→ Written request: Locate every line in the listing below that contains the string "weathered", and copy each such line in full.
=====
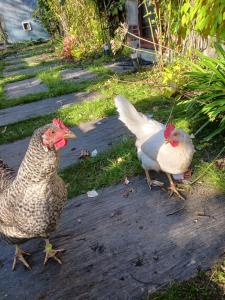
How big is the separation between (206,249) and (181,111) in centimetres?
306

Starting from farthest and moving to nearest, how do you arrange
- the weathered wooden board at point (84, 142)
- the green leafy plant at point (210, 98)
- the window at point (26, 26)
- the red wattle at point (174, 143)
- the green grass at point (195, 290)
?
the window at point (26, 26)
the weathered wooden board at point (84, 142)
the green leafy plant at point (210, 98)
the red wattle at point (174, 143)
the green grass at point (195, 290)

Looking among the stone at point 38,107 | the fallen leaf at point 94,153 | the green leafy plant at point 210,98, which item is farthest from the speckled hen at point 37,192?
the stone at point 38,107

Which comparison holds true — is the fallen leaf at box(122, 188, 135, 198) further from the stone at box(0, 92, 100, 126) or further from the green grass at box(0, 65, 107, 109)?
the green grass at box(0, 65, 107, 109)

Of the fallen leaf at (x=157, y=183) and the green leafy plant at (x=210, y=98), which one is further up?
the green leafy plant at (x=210, y=98)

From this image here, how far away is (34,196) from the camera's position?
2432 mm

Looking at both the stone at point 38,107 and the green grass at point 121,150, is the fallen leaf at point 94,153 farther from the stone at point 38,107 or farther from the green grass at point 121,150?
the stone at point 38,107

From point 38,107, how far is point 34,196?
5071 mm

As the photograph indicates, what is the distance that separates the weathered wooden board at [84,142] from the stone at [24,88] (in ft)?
11.2

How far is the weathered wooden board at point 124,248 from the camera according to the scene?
8.21 ft

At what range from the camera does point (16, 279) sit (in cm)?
273

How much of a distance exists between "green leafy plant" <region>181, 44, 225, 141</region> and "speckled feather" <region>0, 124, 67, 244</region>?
2205 mm

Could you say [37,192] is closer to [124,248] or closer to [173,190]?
[124,248]

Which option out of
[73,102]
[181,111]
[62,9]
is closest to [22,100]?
[73,102]

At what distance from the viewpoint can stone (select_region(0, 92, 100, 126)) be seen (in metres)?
6.70
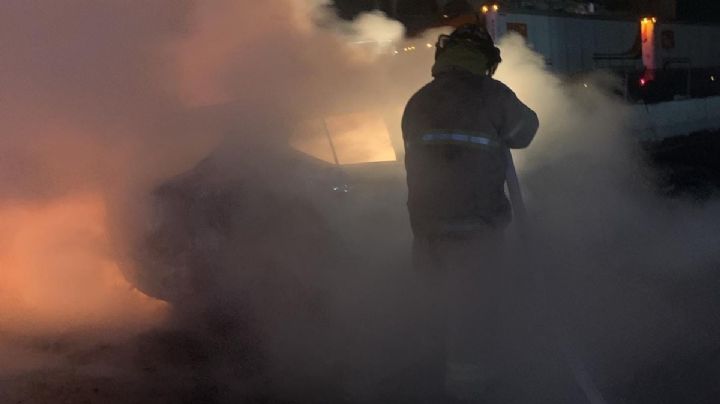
=====
→ Exercise output:
- the weathered wooden board at point (84, 142)
the weathered wooden board at point (84, 142)
As the photograph indicates, what is the distance that separates the weathered wooden board at [84,142] from the stone at [24,88] (in ft)?
How far is the weathered wooden board at point 124,248 from the camera according to the scene?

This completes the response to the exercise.